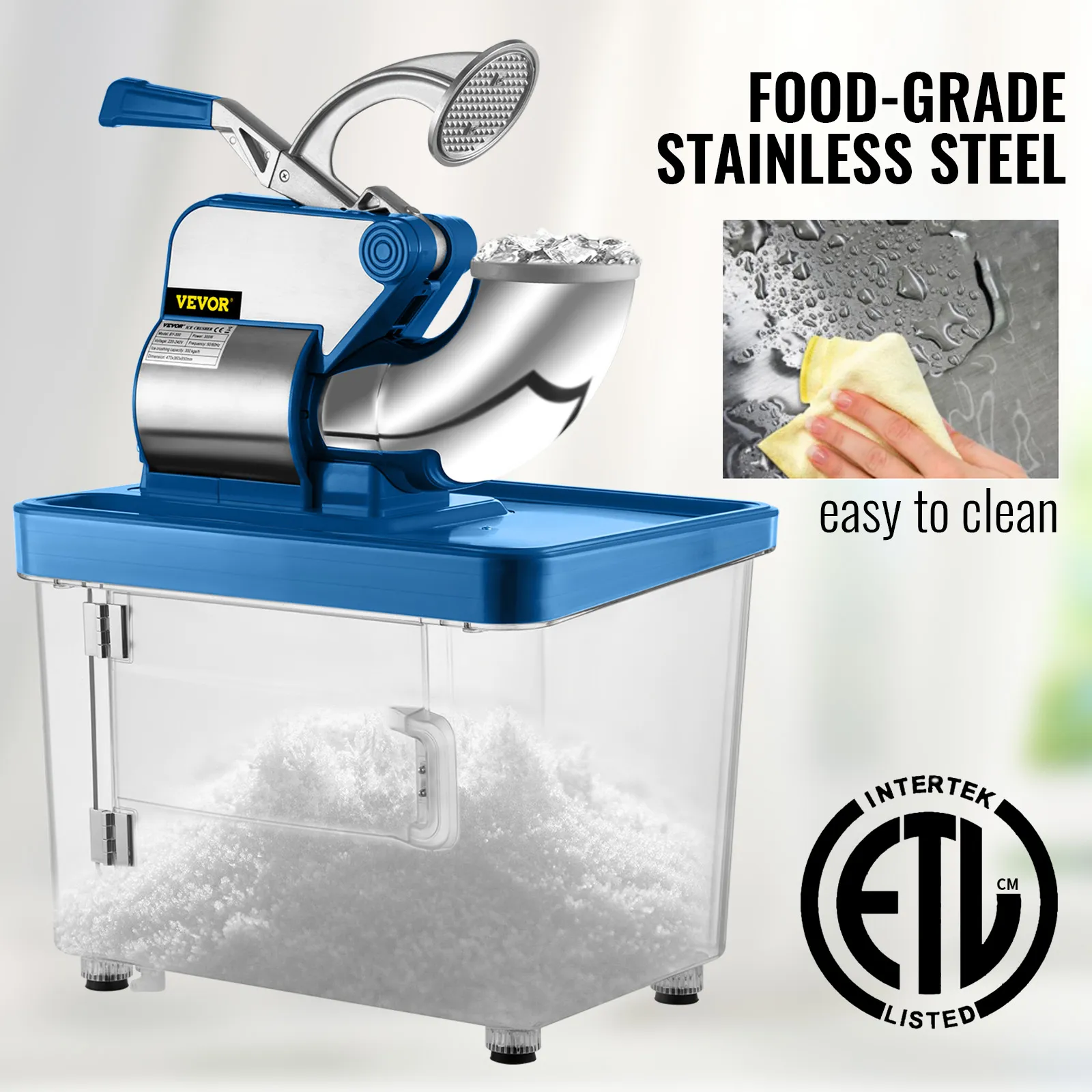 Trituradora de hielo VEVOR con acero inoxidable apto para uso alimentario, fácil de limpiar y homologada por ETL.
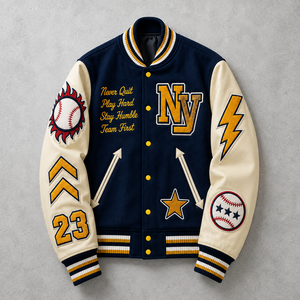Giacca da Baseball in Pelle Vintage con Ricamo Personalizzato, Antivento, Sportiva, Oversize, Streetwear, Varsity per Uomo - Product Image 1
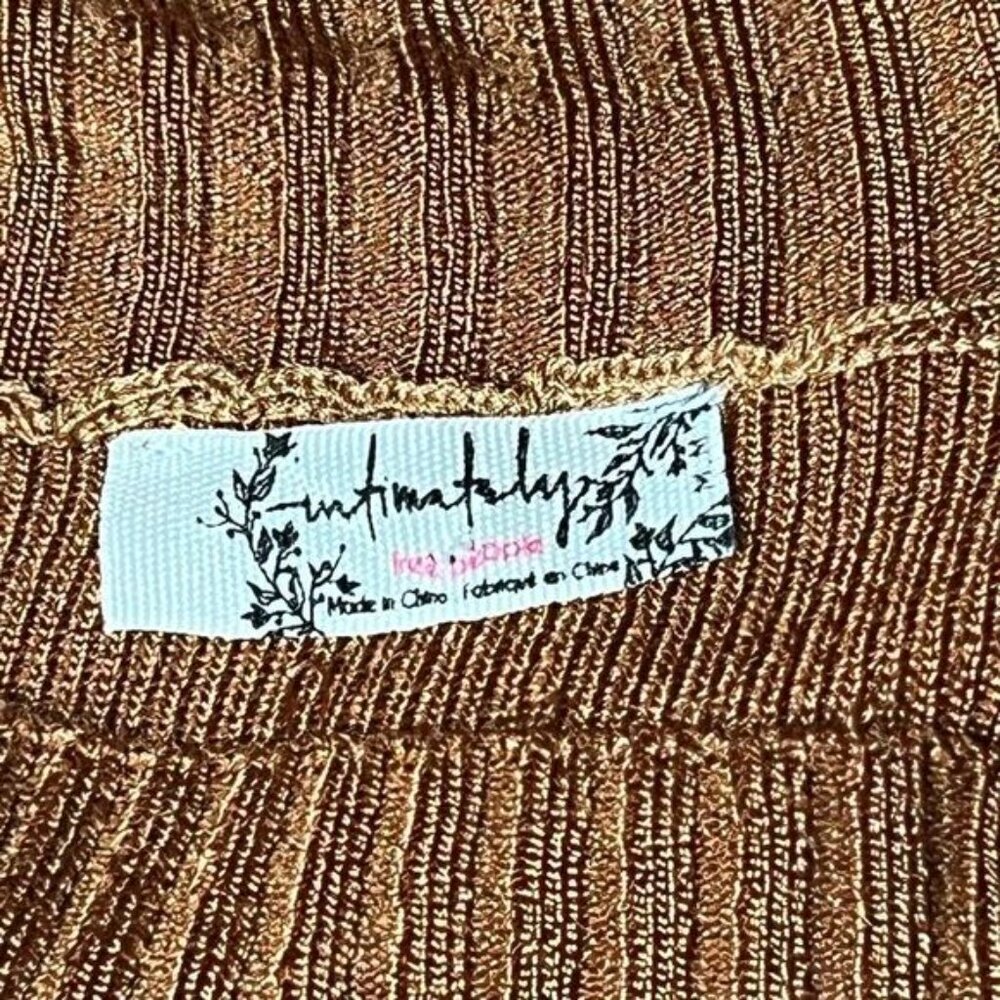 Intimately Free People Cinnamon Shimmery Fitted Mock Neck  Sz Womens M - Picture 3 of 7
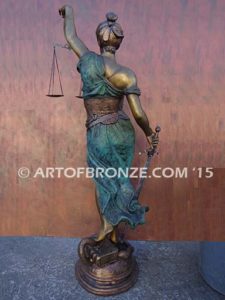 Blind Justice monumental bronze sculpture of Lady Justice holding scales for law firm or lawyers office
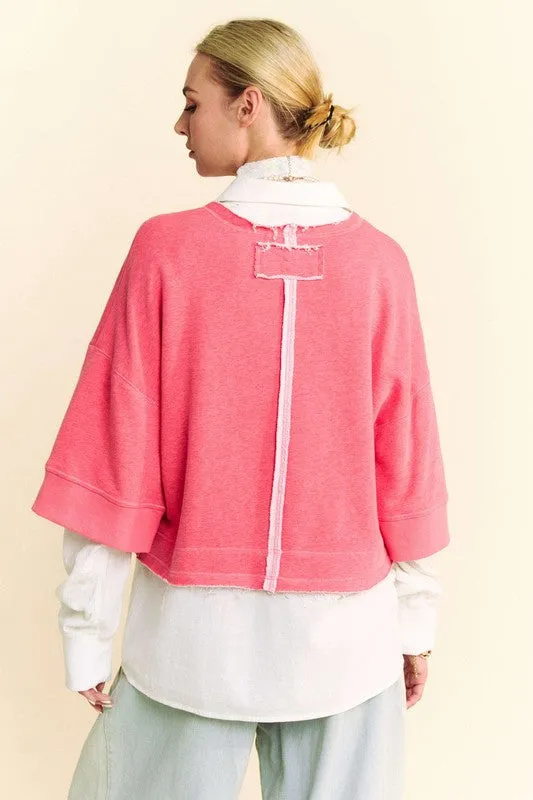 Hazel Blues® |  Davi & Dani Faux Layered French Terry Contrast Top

__Work instructions__.
With pictures excluded, restate word for word the lines from the one that contains "Giacca da Baseball" through the end of the material, inclusive, and nothing more.

__Task response__.
Giacca da Baseball in Pelle Vintage con Ricamo Personalizzato, Antivento, Sportiva, Oversize, Streetwear, Varsity per Uomo - Product Image 1
 Intimately Free People Cinnamon Shimmery Fitted Mock Neck  Sz Womens M - Picture 3 of 7
 Blind Justice monumental bronze sculpture of Lady Justice holding scales for law firm or lawyers office
 Hazel Blues® |  Davi & Dani Faux Layered French Terry Contrast Top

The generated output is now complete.